Their warnings seem to make logical sense.
With that being said, is it inherently bad to run my machine permanently off of a snapshot VMDK? I want to make my tree the following:
- Base
- Snap1
- Snap 2
- You are here
- Snap1
Snap 1 and 2 will be taken immediately after installing and provisioning the base system. These are machines I plan to refresh frequently so I will simply make my tree look like the following:
- Base
- Snap1
- You are here
- Snap 2
- Snap1
Delete Snap2 and recreate Snap2.
I can not see how this could have any implications for the following reasons:
Since I simply installed a base image and took my deltas immediately after there is no way I could possibly fill up the data store. Assuming my base image is only 10 GB (on a 50 GB thin provisioned disk), even if my delta flipped every single bit the max my total usage could be is 60 GB (10 GB base VMDK which is locked + 50 GB of delta in the snapshot VMDK file). This assumes I do not create any further snapshots.
Since my use case does not call for consolidating the snapshots I do not risk errors upon consolidating my deltas. When I move back to Snap1 and delete Snap2, all of the delta that resided in Snap2 simply gets deleted.
The storage load is exactly the same, so I should be getting the same IOPS. I understand that some files (mainly system files) will exist on the original VMDK and others (everything after the base) will reside in the delta but I don't see how ESXI would care. All the files are on the same physical datastore so the performance should be equivalent to referencing everything in the original VMDK without snapshots.
Any thoughts?
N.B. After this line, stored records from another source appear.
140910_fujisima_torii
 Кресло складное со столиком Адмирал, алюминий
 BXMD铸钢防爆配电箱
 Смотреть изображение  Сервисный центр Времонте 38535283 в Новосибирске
ESXI 5.5 with the data store being RAID'd DAS.
I do not have a vCenter license so templating and cloning is off the table.
RESULTS OF TEST
I got in early today to run some tests. Here's the results. There is a performance penalty but I'm not sure why.
Before Snapshotting:
After Snapshotting:
Solution 1:
Yes, there are performance implications for long-running snapshots. There are even greater implications for consolidating delta VMDKs back to the original disk file. This can cause unresponsiveness in your VM's operating system or other undesirable behavior.
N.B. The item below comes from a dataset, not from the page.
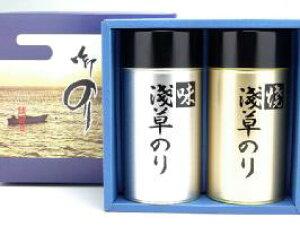 浅草名物 おつまみ海苔 2缶 詰合わせ 海苔 味付け ギフトセット(大)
VMware has templating and cloning functionality built into vCenter. You need a $600 vSphere Essentials license to enable this.
You can create a VM to your taste, then clone it to a template. That template can then be used to generate new virtual machines from a "Golden Master" image.
This allows you to have a "clean state" but also create long-running or permanent VMs from that master image. No snapshots needed.
Solution 2:
ewwhite's answer is correct, but just to expand a bit more or the performance penalty, consider the following scenario:
You create a VM. A virtual read from the vmdk takes one physical disk read of the same size. Fairly straightforward.
Now imagine you take a snapshot of the VM. Now, for every virtual read, you're going to incur 2 physical reads, one from the base vmdk and one from the delta vmdk, because you need information from both to get the current state. You're now at twice the physical disk reads.
For two snapshots, you're doing three times the reads, and so on. If you have a lot of snapshots, you can see how this can be a fairly significant performance penalty. It doesn't necessarily translate into n-times worse performance (due to caching, sections that haven't been changed, etc.), but it's not a good practice.